## Begin Data section

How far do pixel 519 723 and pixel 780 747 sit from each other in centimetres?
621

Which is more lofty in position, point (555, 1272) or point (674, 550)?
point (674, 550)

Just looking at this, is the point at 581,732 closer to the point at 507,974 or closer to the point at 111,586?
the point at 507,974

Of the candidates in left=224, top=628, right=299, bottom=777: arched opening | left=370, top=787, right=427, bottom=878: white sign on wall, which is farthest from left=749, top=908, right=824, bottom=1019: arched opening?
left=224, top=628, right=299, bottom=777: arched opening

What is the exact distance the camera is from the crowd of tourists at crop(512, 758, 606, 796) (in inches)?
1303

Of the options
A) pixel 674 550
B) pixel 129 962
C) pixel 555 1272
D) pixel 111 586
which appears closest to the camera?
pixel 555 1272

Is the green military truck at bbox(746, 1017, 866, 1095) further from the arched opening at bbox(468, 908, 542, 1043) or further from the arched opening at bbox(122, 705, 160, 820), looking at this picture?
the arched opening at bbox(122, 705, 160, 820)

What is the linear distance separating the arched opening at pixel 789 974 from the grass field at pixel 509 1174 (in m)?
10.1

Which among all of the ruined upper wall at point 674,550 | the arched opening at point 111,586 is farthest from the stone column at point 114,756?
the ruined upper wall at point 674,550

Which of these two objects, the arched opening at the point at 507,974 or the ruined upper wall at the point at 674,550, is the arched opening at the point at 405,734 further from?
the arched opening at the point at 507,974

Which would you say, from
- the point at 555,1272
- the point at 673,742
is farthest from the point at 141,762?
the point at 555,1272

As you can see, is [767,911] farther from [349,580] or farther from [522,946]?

## End Data section

Render the lines of the listing above, from the line holding "Which would you say, from" through the end of the listing inclusive, as a Markdown table with columns Row and Text, leaving out blank lines.

Reply to the task:
| Row | Text |
|---|---|
| 1 | Which would you say, from |
| 2 | - the point at 555,1272 |
| 3 | - the point at 673,742 |
| 4 | is farthest from the point at 141,762? |
| 5 | the point at 555,1272 |
| 6 | As you can see, is [767,911] farther from [349,580] or farther from [522,946]? |